You can also read this at my newly launched website, chrishagueracing.com. Until I get that sight fully operational, I am going to be continuing to post on this website as well.

Occasionally, I will take a break from blogging about training and triathlon and branch into body image and psychological distortions. This post is one of those. It has nothing to do with triathlon, racing, gear, or training, but still is an important issue to discuss in my opinion.

If you are a Disney-raised kid like me, you can most likely list off the majority of Disney princesses:
From right to left (see if you can do this by memory): Cinderella, Belle, Mulan, Arial, Rapunzel, Jasmine, Snow White, Pocahontas, Tiana, Aurora.


Look at the line up and while they have become more ethnically and racially diverse since Snow White first appeared, they nevertheless share one common trait: unnatural body composition, which is the polite way of saying busty, hour glass, frames that make young boys swoon.

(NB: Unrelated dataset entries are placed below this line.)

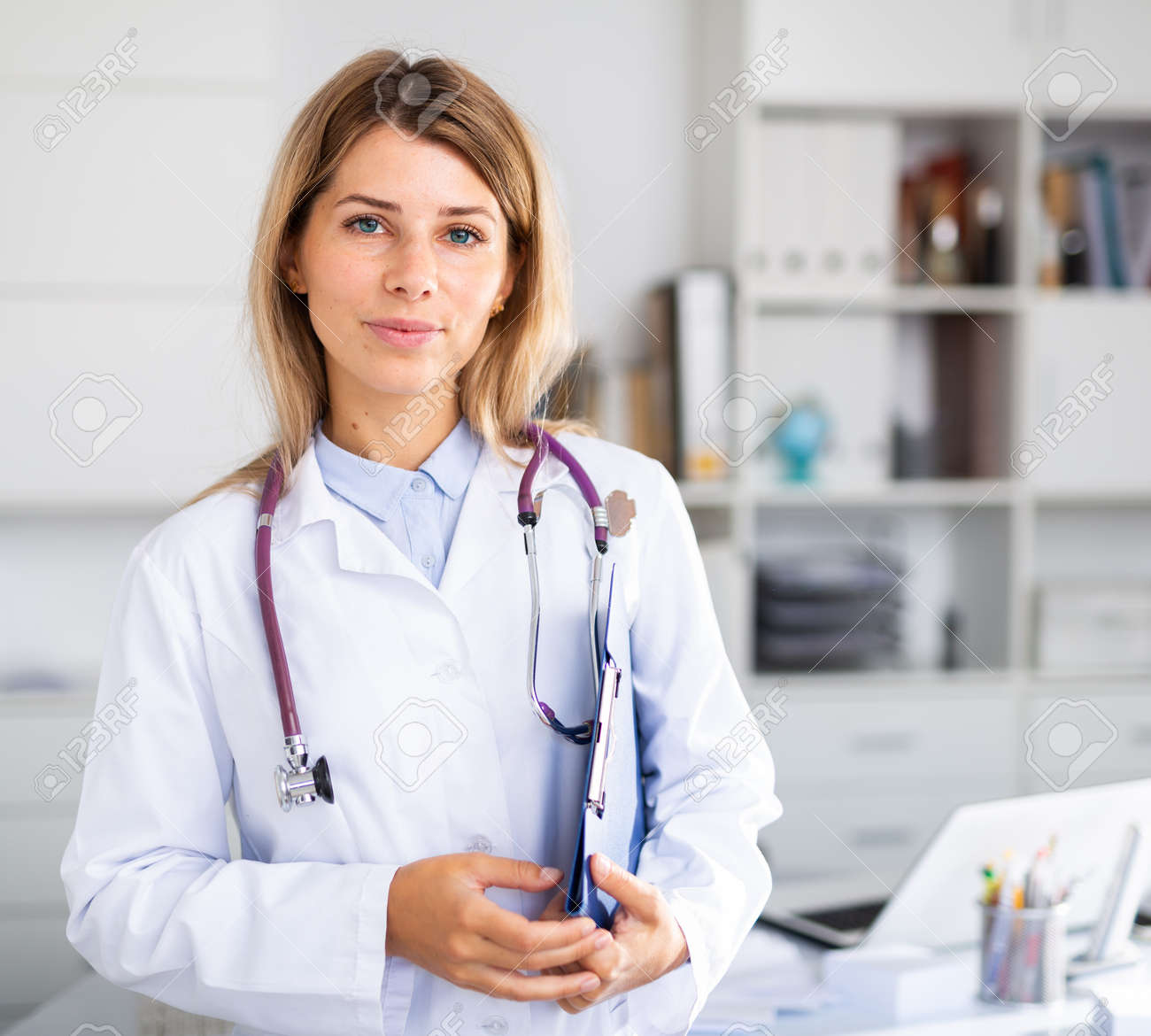 positive female doctor with stethoscope working in cabinet - 158618246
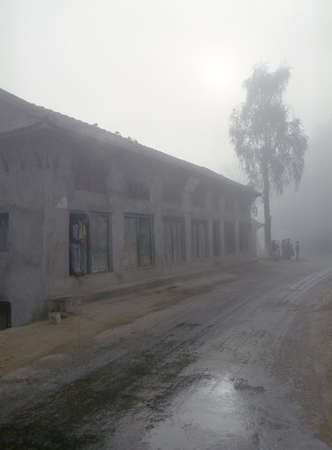 Building in Fog - Nepal photo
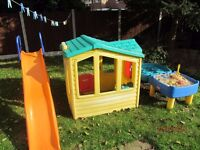 Childrens playhouse and slide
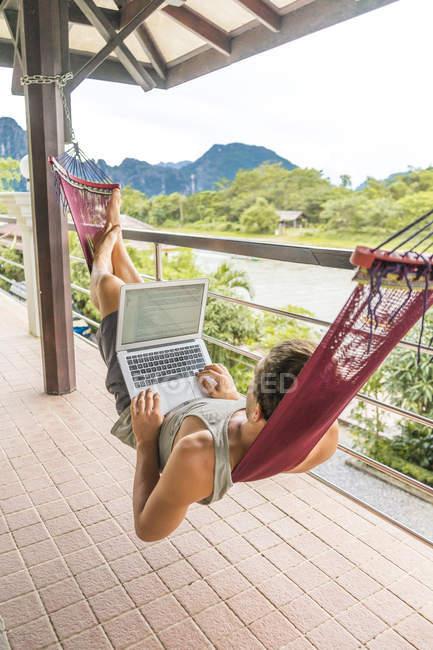 Лаос, Ванг Виенг, молодой человек, лежащий в гамаке с ноутбуком — стоковое фото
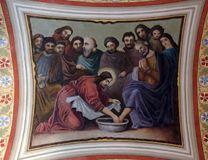 Jesus washes the feet of Peter. Fresco in the church of Saint Matthew in Stitar, Croatia Stock Photos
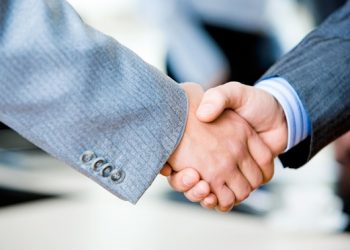 Close-up of two businessmen's handshake
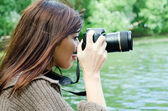 The young girl with the camera in park — Stock Photo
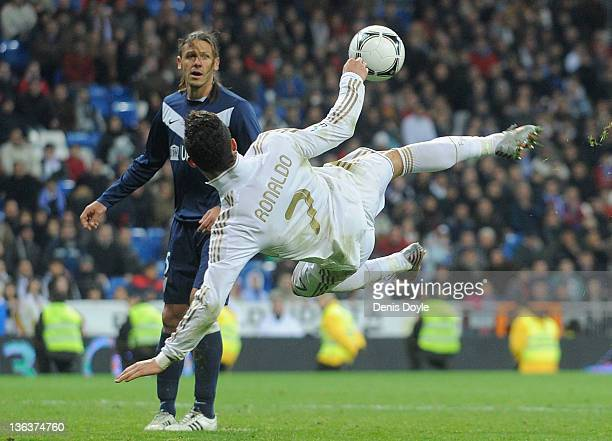 Cristiano Ronaldo of Real Madrid shoots at goal during the round 16 Copa del Rey 1st leg match between Real Madrid and Malaga at Bernabeu on January...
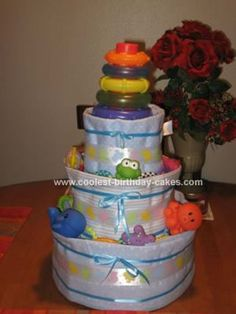 Homemade Cool Diaper Cake with Receiving Blankets... This website is the Pinterest of diaper cake ideas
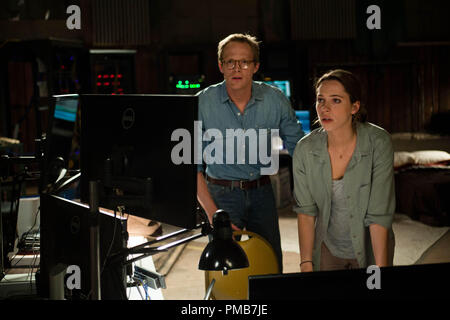(L-r) PAUL BETTANY as Max Waters and REBECCA HALL as Evelyn Caster in Alcon Entertainment's sci-fi thriller 'TRANSCENDENCE,' a Warner Bros. Pictures release. - Stock Photo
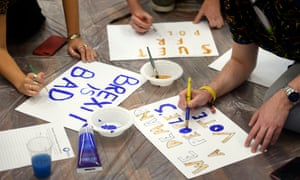 Bristol University students prepare a banner and placards for the People's Vote march in London.
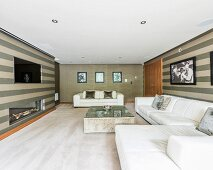 White leather sofa, stripes wallpaper and gas fireplace in luxurious interior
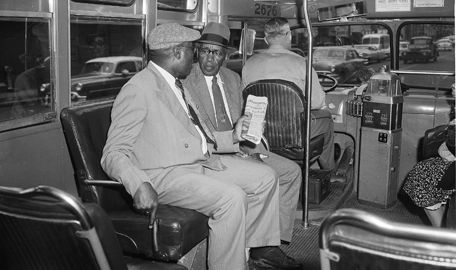 TWO BLACK MEN are shown here notably sitting behind the bus driver. The 13-month-long Montgomery Bus Boycott ended with the US Supreme Court's ruling that ended segregation on city buses. (Source: Finding Dulcinea) [5]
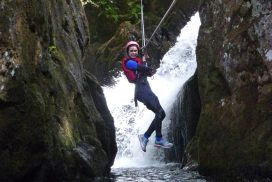 1 student enjoying a Tyrolean / Zip Wire in the Canyon / Gorge about to land in a deep pool of water.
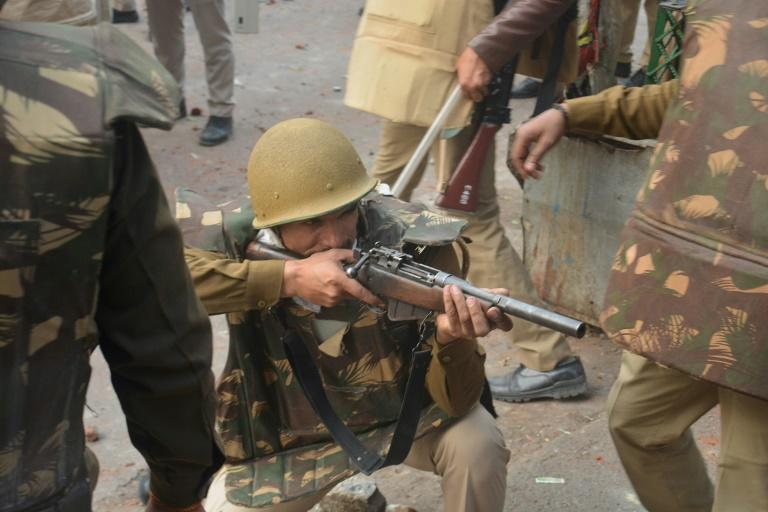 Police in Meerut, Uttar Pradesh, take aim at angry crowds demonstrating against the citizenship law (AFP Photo/STR)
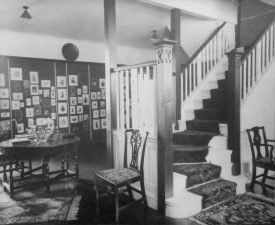 Photograph of interior of James Speight's photography studio, ground floor/waiting room [Sutton Coldfield], showing photographs on wall with stairs to right c.1908 | Warwickshire County Record Office reference CR4781/164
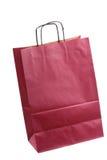 Isolerade shoppingbordeaux, bordeaux-färgade gåvapåsar och äpple Royaltyfria Bilder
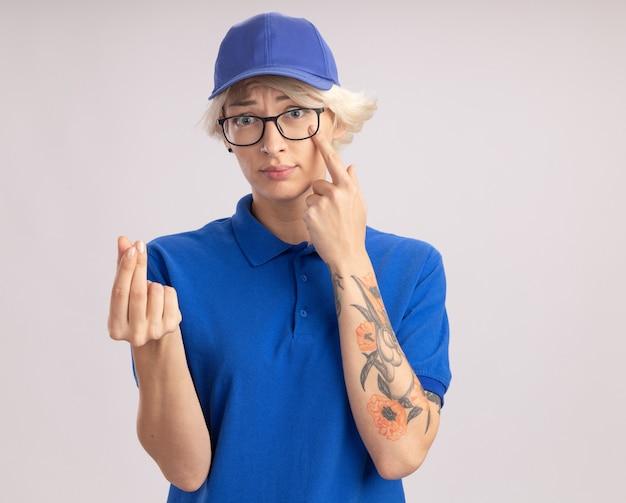 Jonge leveringsvrouw in blauw uniform en glb die glazen dragen die met vinger wijzen naar haar oog wrijven vingers die geldgebaar maken die zich over witte muur bevinden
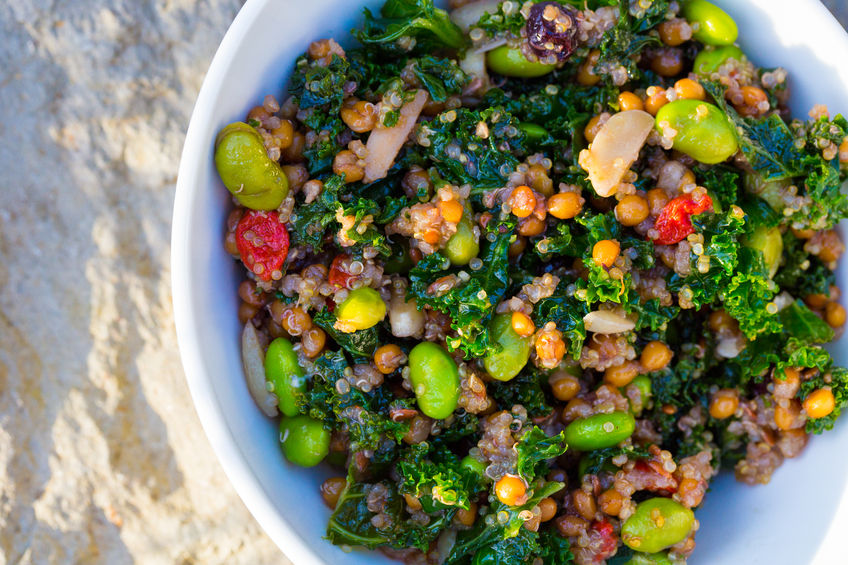 Raw paleo quinoa kale salad in a bowl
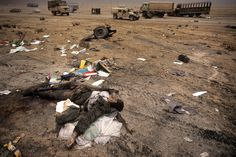 """Kuwait . Liberation of Kuwait City . At the exit of the city , the road to Basra was called """"highway of death"""" where U .S . aicrafts bombed retreating Iraqi forces . An Iraqi soldier corpse . February 1991"""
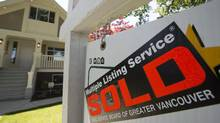 Real estate agents say home sales continued to fall dramatically in the Vancouver area. (Jonathan Hayward/The Canadian Press)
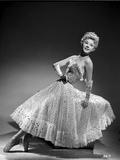 Vera Ellen on Printed Dress sitting and Leaning Portrait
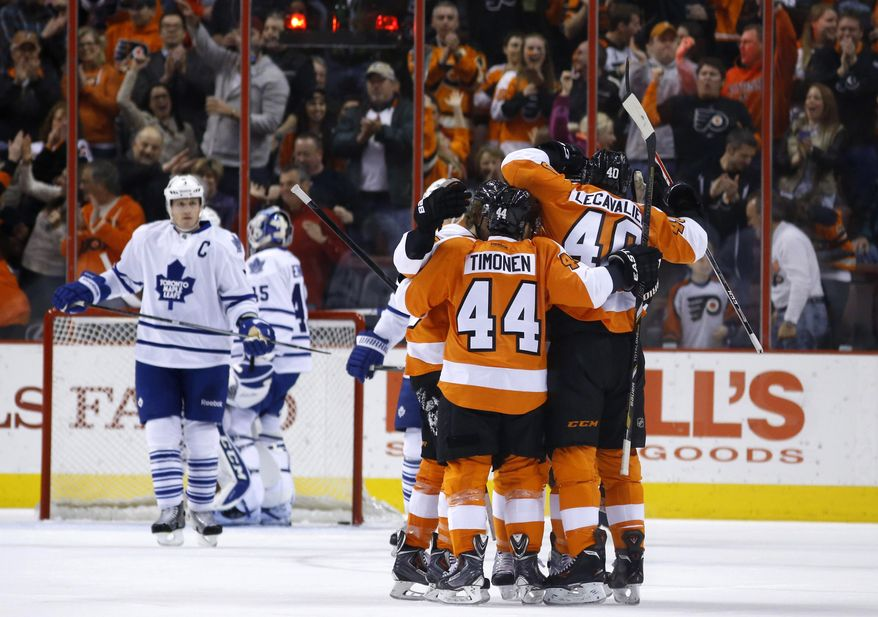 Philadelphia Flyers' Kimmo Timonen (44), of Finland, and Vincent Lecavalier (40) celebrate with teammates after Lecavalier's goal during the first period of an NHL hockey game against the Toronto Maple Leafs, Friday, March 28, 2014, in Philadelphia. (AP Photo/Matt Slocum)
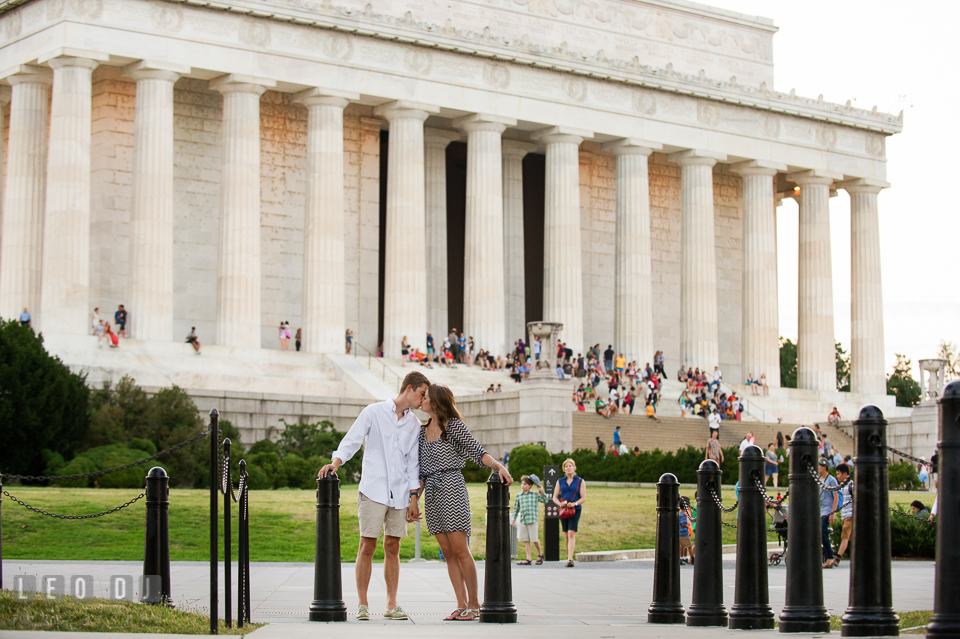 Engaged guy and girl kissing in front of the Abraham Lincoln Memorial. Washington DC pre-wedding engagement photo session at Lincoln Memorial, by wedding photographers of Leo Dj Photography. http://leodjphoto.com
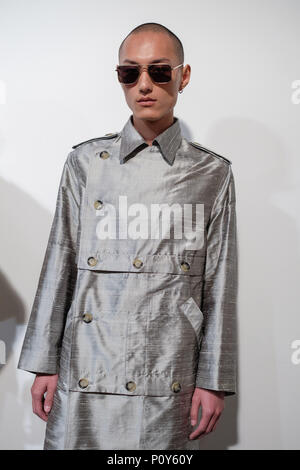 London, UK. 10th June 2018. A model backstage ahead of the Alex Mullins show during London Fashion Week Men's June 2018 at the BFC Show Space on June 10, 2018 in London, England. Credit: Krisztian Pinter/Alamy Live News - Stock Photo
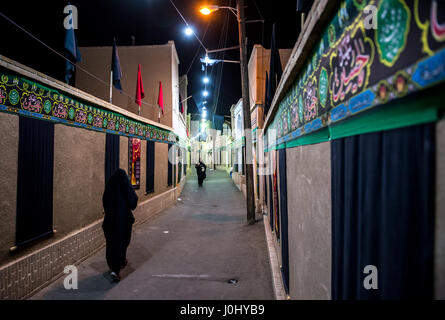 Muharram decorations on narrow street of the Old Town in Kashan city, capital of Kashan County of Iran - Stock Photo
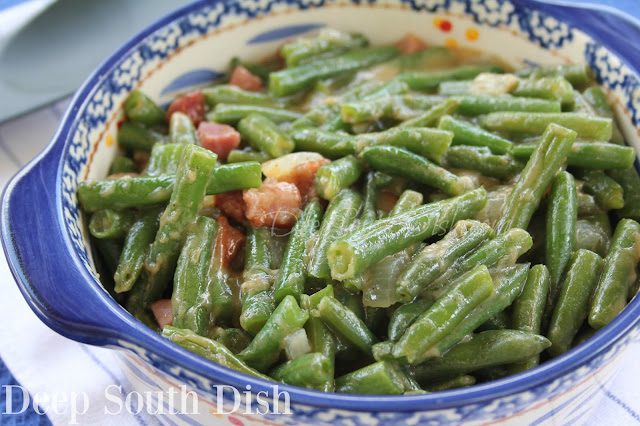 Green beans with onions and tasso or andouille, smothered in a light roux gravy.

Recently, a high school junior started an online petition for Disney to include a plus size princess in its line up. Similar to how people advocated for stronger female protagonists (no more damsel in distress and dumb blondes) and a more diverse showing, she is asking that Disney get away from the thin, Barbie style projection of what a woman "should" look like and instead have a plus size princess. According to her (and research supports this), girls need a self-confident, realistic, plus size role model to look up to especially since they are assaulted with air brushed images of perfect women in every other media outlet.

Similar to Barbie, Disney princesses may be sending a bad message to young women about how women look. I remember one feminist group made a life sized Barbie that was exactly proportional to the dolls; it could not stand on its own because its breasts made it too top heavy and its waist was too thin. If you look again at the picture above, the princesses have a similar, unnatural, bodily proportions. Are we sending the message to young children that to be a princess, get prince charming, and have a "fairytale life," you also need to be thin?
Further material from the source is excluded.